## [WRITTEN INSTRUCTION]
Please give these records again with "aquatic plant" replaced by "water plant" throughout and everything else unchanged, leaving the pictures out.
***** RECORDS SUPPLIED *****
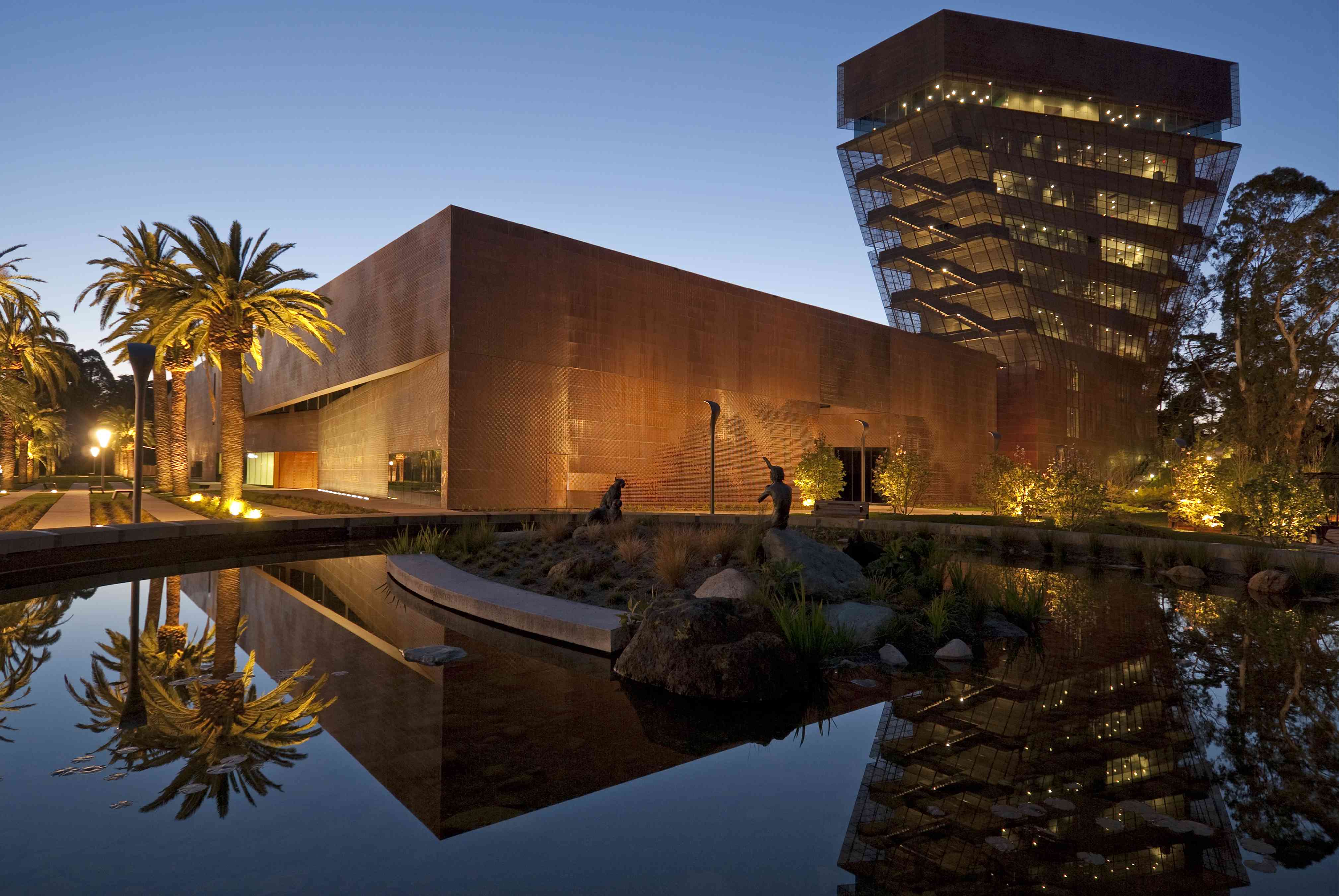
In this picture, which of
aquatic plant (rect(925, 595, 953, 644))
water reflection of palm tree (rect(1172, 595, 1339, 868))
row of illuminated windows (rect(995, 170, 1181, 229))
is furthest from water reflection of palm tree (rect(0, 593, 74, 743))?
*****
## [OUTPUT FOR THIS EXERCISE]
In this picture, which of
water plant (rect(925, 595, 953, 644))
water reflection of palm tree (rect(1172, 595, 1339, 868))
row of illuminated windows (rect(995, 170, 1181, 229))
is furthest from water reflection of palm tree (rect(0, 593, 74, 743))?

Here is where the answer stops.